*Text*:
Adirondacks to get help against acid rain damage

Adirondacks to get help against acid rain damage

The state will use $400,000 from a legal settlement over air pollution to research new ways to comba

The state will use $400,000 from a legal settlement over air pollution to research new ways to combat acid rain damage to the Adirondacks, state Attorney General Eric T. Schneiderman said.

The money will fund scientific research on ways to restore the estimated 500 lakes and streams in the rugged mountain region that continue to suffer from acid rain damage.

The harmful precipitation, largely attributed to emissions from Midwestern power plants, has damaged tree species and killed off fish species in some lakes.

The new Adirondack Acid Rain Recovery Program will be administered by the state Energy Research and Development Authority.

Funding will come Cinergy Corp., now Duke Energy Corp., as part of a multistate settlement in federal court over violations of the federal Clean Air Act.

“As progress is made in reducing acid rain pollution, hundreds of lakes and streams in the Adirondacks are still struggling to recover from this pollution,” Schneiderman said. “The Adirondack Acid Rain Recovery Program will speed the recovery of hundreds of lakes and streams by identifying the most effective tools available for reversing the damages of acid rain.”

Acid rain has decreased significantly since 1990 due to better controls on air pollution and new emissions technologies, but scientists believe that over 500 water bodies in the Adirondacks continue to suffer from damage.

The program will provide funding to test newly designed methods for neutralizing acidity in soils and waters, Schneiderman said.

Acid rain is caused when air emissions of sulfur dioxide and nitrogen oxide interact in the atmosphere to form acid compounds that then fall back to earth as rain.

The Adirondacks have been particularly vulnerable because of being downwind from Midwestern coal-fired power plants, and also because of their high altitudes and thin soils. Acidification of soils damages tree species, while acidification of waters harms the growth and survival of fish and other aquatic organisms.

*Exercises to complete*:
[A] According to the acid rain article, which state body will administer the new Adirondack Acid Rain Recovery Program?
[B] Translate this sentence from the acid rain article into Spanish: "Acid rain is caused when air emissions of sulfur dioxide and nitrogen oxide interact in the atmosphere to form acid compounds that then fall back to earth as rain."
[C] Write out the passage of the acid rain article that opens with the words containing "The harmful precipitation, largely" and closes with "Clean Air Act.".
The items are separate material with no connection to the acid rain article.

*Data section*:
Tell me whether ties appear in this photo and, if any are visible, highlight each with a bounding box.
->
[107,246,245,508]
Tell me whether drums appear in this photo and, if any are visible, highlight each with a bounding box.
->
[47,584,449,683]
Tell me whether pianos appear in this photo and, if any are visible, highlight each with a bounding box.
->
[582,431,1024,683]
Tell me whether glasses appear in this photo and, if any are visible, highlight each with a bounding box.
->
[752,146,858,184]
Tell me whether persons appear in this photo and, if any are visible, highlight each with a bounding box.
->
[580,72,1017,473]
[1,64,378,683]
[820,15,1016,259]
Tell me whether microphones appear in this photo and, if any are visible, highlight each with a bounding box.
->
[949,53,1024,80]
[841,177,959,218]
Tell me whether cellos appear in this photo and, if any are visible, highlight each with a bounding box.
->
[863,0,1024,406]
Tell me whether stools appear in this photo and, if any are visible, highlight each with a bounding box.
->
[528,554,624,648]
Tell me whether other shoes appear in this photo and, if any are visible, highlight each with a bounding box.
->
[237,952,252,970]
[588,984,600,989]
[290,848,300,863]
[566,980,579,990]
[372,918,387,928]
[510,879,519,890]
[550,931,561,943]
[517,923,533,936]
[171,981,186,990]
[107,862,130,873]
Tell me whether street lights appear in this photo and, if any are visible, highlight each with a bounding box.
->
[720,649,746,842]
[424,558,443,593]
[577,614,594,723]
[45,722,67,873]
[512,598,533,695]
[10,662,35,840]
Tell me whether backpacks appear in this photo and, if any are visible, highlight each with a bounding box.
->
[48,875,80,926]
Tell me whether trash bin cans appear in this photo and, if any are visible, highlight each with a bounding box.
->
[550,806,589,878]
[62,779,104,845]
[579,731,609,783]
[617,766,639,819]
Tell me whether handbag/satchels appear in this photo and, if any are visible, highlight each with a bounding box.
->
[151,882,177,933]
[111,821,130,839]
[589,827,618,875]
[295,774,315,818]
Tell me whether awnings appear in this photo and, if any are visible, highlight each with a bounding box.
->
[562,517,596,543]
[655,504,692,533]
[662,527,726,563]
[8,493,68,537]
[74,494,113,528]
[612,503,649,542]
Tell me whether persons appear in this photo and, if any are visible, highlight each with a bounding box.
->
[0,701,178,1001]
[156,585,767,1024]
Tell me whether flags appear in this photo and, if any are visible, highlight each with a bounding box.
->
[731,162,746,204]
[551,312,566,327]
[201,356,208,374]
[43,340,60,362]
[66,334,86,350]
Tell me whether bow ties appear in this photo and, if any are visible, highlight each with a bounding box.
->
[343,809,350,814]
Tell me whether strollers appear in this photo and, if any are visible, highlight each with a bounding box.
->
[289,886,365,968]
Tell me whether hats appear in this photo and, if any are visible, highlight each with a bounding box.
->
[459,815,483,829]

*Solutions per task*:
[A] The state Energy Research and Development Authority.

[B] La lluvia ácida se produce cuando las emisiones atmosféricas de dióxido de azufre y óxido de nitrógeno interactúan en la atmósfera para formar compuestos ácidos que luego vuelven a caer a la tierra en forma de lluvia.

[C]
The harmful precipitation, largely attributed to emissions from Midwestern power plants, has damaged tree species and killed off fish species in some lakes.

The new Adirondack Acid Rain Recovery Program will be administered by the state Energy Research and Development Authority.

Funding will come Cinergy Corp., now Duke Energy Corp., as part of a multistate settlement in federal court over violations of the federal Clean Air Act.